A bit of History
I’ve been wondering about what is next for web search. From its humble beginnings, the internet has grown into a colossus which can potentially connect entities from across the planet in seconds. Anyone could start a website. This power to the masses meant there was a explosion of content.
From the point of view of search, this was a huge challenge. How could all this data be effectively indexed so that people could find what they’re looking for easily. And more importantly could people find the most relevant information from the internet when they wanted to. The huge amount of content available meant that it was very difficult to effectively rank stand-alone web-pages on its own merits. The fact that web-pages started linking to each other became the factor which was used to point at relevance. The concept of “if a relevant website thinks of you as relevant, enough to link you, then you get some deflected relevancy too” – the PageRank algorithm caught on.

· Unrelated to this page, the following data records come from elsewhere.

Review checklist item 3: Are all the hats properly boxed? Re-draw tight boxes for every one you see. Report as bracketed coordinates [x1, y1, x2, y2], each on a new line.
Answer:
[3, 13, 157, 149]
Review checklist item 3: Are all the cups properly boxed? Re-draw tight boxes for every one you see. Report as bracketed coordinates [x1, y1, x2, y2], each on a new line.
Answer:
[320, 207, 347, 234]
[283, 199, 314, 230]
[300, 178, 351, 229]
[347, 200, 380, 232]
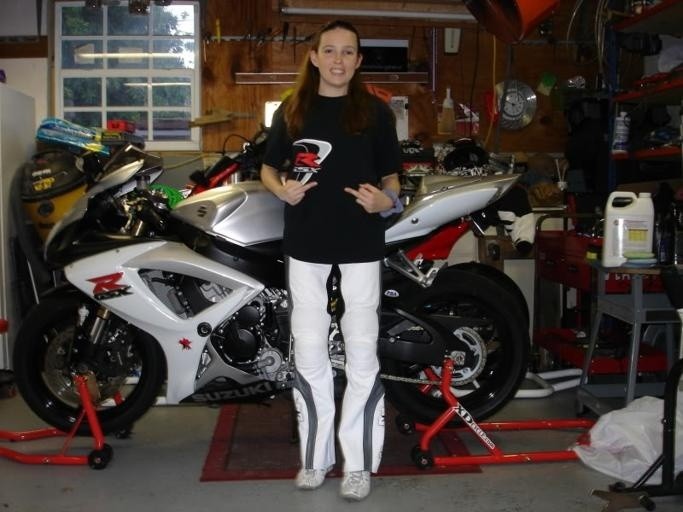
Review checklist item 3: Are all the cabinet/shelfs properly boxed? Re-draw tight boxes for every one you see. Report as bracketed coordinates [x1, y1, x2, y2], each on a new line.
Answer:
[530, 212, 664, 375]
[570, 259, 677, 420]
[605, 1, 682, 165]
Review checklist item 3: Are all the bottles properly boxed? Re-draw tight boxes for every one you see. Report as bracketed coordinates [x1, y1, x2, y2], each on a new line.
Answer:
[654, 208, 683, 266]
[440, 88, 456, 133]
[610, 112, 631, 154]
[106, 119, 135, 133]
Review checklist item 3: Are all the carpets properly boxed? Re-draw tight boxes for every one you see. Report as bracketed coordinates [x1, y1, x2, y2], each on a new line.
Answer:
[196, 396, 484, 483]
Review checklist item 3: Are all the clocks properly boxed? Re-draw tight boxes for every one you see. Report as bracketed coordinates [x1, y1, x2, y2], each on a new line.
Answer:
[485, 78, 537, 131]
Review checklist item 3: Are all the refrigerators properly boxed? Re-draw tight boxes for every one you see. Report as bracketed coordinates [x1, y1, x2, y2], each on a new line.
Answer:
[0, 80, 37, 377]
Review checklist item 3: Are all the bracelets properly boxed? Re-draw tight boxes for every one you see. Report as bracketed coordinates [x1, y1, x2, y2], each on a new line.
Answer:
[378, 185, 402, 218]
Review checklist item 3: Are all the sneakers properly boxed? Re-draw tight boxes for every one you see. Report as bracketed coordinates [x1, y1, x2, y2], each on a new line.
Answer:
[292, 461, 336, 490]
[338, 469, 373, 502]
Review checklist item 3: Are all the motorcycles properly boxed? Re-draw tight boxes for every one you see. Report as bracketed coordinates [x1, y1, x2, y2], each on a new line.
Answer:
[12, 139, 530, 433]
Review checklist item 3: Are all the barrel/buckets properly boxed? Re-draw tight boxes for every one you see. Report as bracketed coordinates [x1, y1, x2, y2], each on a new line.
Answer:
[601, 190, 654, 269]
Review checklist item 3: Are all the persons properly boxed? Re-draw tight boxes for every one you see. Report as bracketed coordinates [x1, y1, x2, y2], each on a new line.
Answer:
[257, 21, 402, 501]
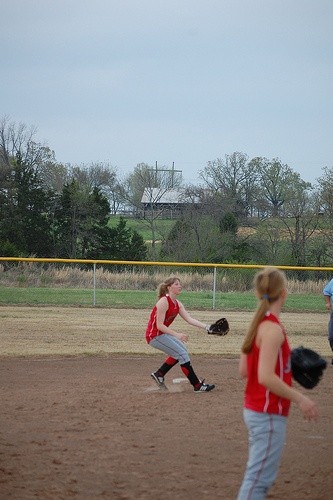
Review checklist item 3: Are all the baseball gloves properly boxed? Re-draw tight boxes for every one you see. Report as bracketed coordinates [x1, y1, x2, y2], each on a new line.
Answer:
[291, 346, 327, 390]
[208, 317, 230, 336]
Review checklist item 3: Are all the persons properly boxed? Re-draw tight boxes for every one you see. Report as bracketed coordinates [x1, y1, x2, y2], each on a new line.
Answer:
[146, 278, 215, 393]
[238, 269, 319, 500]
[323, 279, 333, 364]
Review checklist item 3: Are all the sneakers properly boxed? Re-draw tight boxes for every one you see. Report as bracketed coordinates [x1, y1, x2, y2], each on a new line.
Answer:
[194, 377, 216, 393]
[151, 368, 169, 391]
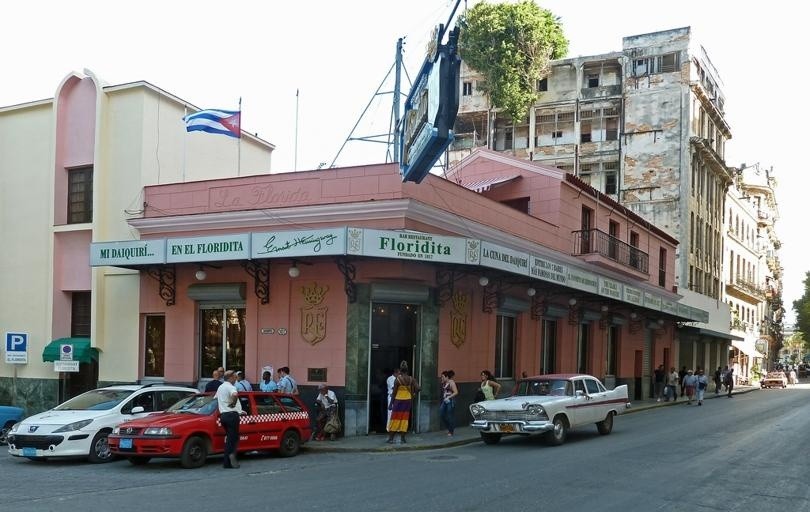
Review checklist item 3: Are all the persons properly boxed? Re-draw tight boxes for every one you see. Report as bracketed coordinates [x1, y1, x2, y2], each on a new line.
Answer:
[313, 384, 339, 441]
[385, 360, 420, 443]
[439, 369, 459, 436]
[205, 366, 300, 407]
[147, 346, 156, 374]
[385, 366, 400, 433]
[540, 384, 550, 394]
[213, 370, 243, 469]
[653, 364, 733, 406]
[788, 368, 797, 385]
[512, 371, 534, 396]
[477, 371, 501, 400]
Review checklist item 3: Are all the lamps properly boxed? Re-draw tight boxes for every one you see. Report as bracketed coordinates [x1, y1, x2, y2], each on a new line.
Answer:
[288, 259, 314, 277]
[196, 264, 222, 280]
[478, 268, 685, 339]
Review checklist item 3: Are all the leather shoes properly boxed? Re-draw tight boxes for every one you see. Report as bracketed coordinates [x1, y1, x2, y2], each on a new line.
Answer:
[230, 454, 240, 468]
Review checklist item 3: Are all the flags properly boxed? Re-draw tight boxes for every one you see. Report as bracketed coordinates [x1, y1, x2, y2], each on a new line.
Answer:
[183, 108, 240, 138]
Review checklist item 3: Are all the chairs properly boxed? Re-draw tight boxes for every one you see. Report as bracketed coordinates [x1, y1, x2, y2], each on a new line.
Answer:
[135, 394, 152, 411]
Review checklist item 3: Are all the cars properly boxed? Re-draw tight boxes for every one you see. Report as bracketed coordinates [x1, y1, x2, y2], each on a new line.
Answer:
[0, 403, 27, 447]
[105, 389, 315, 472]
[758, 363, 810, 390]
[6, 379, 203, 465]
[467, 371, 634, 448]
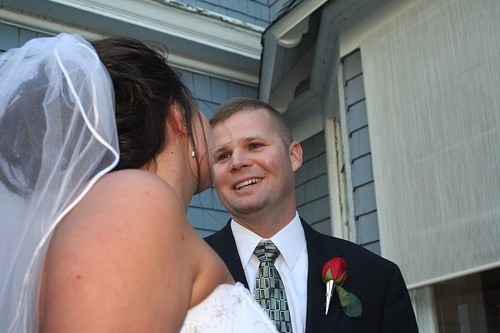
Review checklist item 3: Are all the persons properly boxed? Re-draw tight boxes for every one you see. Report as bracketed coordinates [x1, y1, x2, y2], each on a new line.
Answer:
[0, 31, 278, 333]
[203, 96, 419, 333]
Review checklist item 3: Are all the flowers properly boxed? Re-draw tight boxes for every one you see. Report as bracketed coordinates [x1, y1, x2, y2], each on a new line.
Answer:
[322, 257, 347, 285]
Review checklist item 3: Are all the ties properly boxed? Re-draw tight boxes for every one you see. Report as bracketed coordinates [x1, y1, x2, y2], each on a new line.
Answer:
[252, 239, 292, 333]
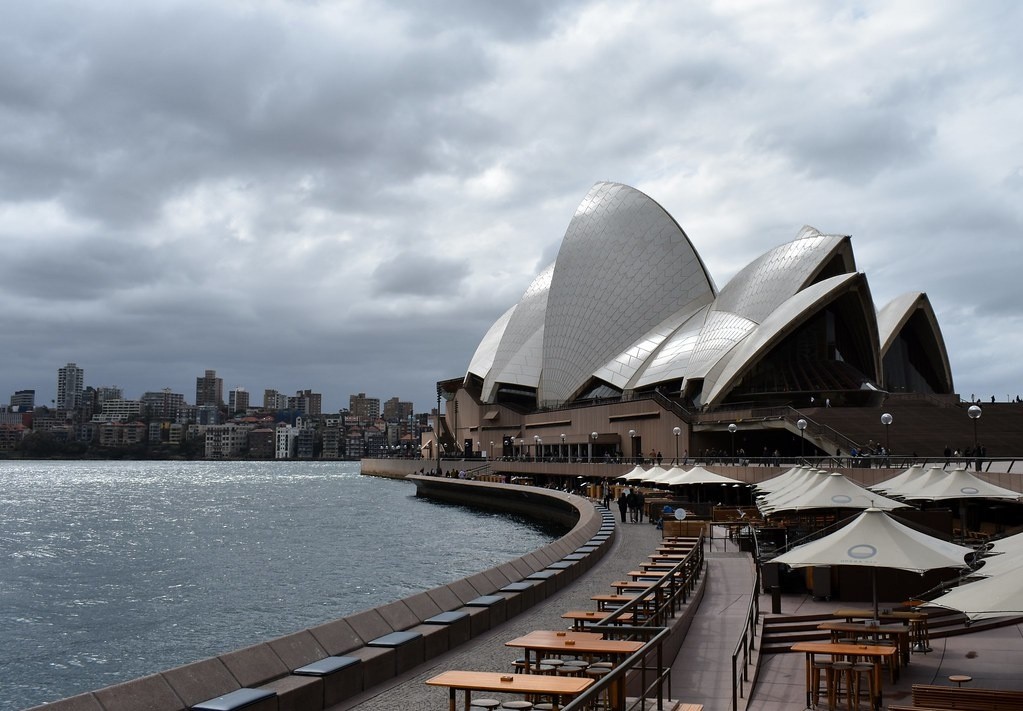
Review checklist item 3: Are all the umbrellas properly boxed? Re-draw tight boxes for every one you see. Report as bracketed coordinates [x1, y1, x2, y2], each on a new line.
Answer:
[751, 465, 1023, 645]
[617, 465, 746, 504]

But there are possibly 2 main reasons for the exponential growth of the internet. The opportunity for users to easily add value to the network through weBlogs and the increasing access to technology in the 2 major new markets of India and China. This, when combined with the social networking phenomenon – where people spend time online with the sole purpose of keeping in touch with people and increasing their online friend networks – we have a complex problem on our hands from a search and retrieval point-of-view.
The Human Problem
Users have multiple profiles on multiple online locations which are disconnected. The fragmented nature of the internet is affecting the relevancy of content and impeding the user’s contributions. A user now thinks twice before jumping into a new online location which he/she fancies because of the difficulties in re-establishing himself in the new domain. This is especially relevant in sites which rank users on the basis of credibility.
Many have noticed this and have tried to bring in some form of standardization. The bigger social networks are trying to push their existing validation as can be seen from Facebook’s attempts. If successful, the accepting of the standard would render the company irreplaceable, so to say. As the gate-keepers to the social world, they will also have a potentially steady income as well.
Whoever the connector – whether it is something like Facebook or a more open implementation like the Diaspora project or something completely different, it is eventually going to happen. Once it does, what happens then?
In an ideal internet future, anonymity would become a thing of the past. Already, in many blogs you need to sign-in to post a comment. A system by which we can aggregate all the activities of each unique user rather than just building a huge web of inanimate documents would be interesting. Ranking of content could then be used as only the first step. As a result of the rankings, we can effectively judge sources – not sites, but people – on the basis of their expertise in a given field.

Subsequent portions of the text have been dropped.